8080labs / ppscore

Predictive Power Score (PPS) in Python
MIT License
1.12k stars 168 forks source link

PPSScore drop rows with missing: can be improved. #21

Open xiaodaigh opened 4 years ago

xiaodaigh commented 4 years ago

Can missing be treated as a separate category? I see errors sometimes as "after dropping missing no valid rows are there".

I see in the doc "All rows which have a missing value in the feature or the target column are dropped"

this is not desirable as missingness maybe a predictive factor which lightgbm and xgboost can handle.

8080labs commented 4 years ago

Thank you for bringing this up and I agree that it is desirable to also handle missing values out of the box.

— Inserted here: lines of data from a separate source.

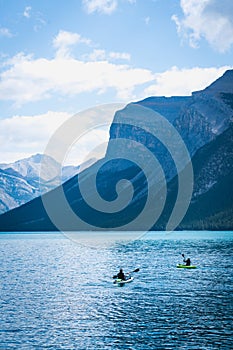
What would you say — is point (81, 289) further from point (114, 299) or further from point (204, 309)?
point (204, 309)

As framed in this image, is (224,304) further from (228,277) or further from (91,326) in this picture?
(228,277)

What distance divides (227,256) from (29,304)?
70.9 m

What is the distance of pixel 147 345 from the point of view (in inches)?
1596

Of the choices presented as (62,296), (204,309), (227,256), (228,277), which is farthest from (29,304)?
(227,256)

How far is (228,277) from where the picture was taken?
81.7m

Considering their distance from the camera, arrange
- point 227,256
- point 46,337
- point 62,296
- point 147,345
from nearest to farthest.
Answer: point 147,345 → point 46,337 → point 62,296 → point 227,256

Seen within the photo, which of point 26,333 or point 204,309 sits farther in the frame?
point 204,309

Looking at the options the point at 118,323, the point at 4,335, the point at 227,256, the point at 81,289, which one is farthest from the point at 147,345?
the point at 227,256

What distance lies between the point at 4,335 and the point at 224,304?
25501mm

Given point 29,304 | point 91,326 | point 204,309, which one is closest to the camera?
point 91,326

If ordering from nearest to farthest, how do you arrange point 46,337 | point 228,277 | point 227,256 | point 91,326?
point 46,337 < point 91,326 < point 228,277 < point 227,256

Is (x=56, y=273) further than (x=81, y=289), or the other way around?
(x=56, y=273)

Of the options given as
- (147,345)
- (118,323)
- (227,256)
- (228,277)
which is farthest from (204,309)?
(227,256)

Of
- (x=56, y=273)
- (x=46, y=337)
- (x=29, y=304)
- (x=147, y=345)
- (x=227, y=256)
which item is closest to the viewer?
(x=147, y=345)
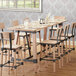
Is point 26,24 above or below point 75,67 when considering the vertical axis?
above

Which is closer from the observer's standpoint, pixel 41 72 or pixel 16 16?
pixel 41 72

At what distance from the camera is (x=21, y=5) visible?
9211 mm

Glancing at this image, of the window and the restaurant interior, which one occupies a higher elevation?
the window

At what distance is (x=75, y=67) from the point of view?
5.90m

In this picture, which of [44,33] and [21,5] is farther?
[21,5]

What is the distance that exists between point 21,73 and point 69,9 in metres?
3.73

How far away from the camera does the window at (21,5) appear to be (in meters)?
8.98

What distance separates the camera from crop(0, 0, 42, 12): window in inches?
353

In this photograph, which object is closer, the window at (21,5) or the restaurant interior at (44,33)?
the restaurant interior at (44,33)

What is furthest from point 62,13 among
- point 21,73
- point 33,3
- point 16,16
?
point 21,73

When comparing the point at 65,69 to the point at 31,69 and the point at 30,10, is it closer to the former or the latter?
the point at 31,69

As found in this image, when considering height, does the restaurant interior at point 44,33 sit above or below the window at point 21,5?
below

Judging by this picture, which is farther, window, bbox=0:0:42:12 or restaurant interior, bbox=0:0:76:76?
window, bbox=0:0:42:12

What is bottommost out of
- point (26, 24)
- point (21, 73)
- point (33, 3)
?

Do you have some suggestions on how to adjust the concept/implementation in order to handle the missing values?

xiaodaigh commented 4 years ago

Use xgboost or Lightgbm like implementations

8080labs commented 4 years ago

In general, it is possible of course to use another learner under the hood as part of the PPS framework. So, I am wondering what other implications in terms of overfitting and calculation time this might have. Also, it will be interesting to see some details about how the algorithms handle the missing values and to which scores this leads - especially when there are missing values in the feature and/or the target.

Do you want to spend some time yourself working on this issue or did you only want to request it?

xiaodaigh commented 4 years ago

Truth is we debated within our team whether to use ppscore but decided against it. We developed our own algo using Lightgbm.

Main reason was inability to handle missing. No intention of working on it

8080labs commented 4 years ago

Interesting, so you basically implemented the same concept/calculation of the PPS but used Lightgbm?

xiaodaigh commented 4 years ago

In fact, we had implemented a sklearn random forest-based one(this is before ppsscore even existed I think) and it was too slow and didn't handle missing.

Then we researched alternatives and saw your medium post, so we assess ppsscore as well. But decided to implement our own.

FlorianWetschoreck commented 4 years ago

Ok, so this sounds that your primary goal was creating a model in order to create predictions. And your focus was not to create a score that you would use for further data exploration. Is that correct?

xiaodaigh commented 4 years ago

primary goal was creating a model in order to create predictions.

True. But we also use feature importance to guide some suggestions.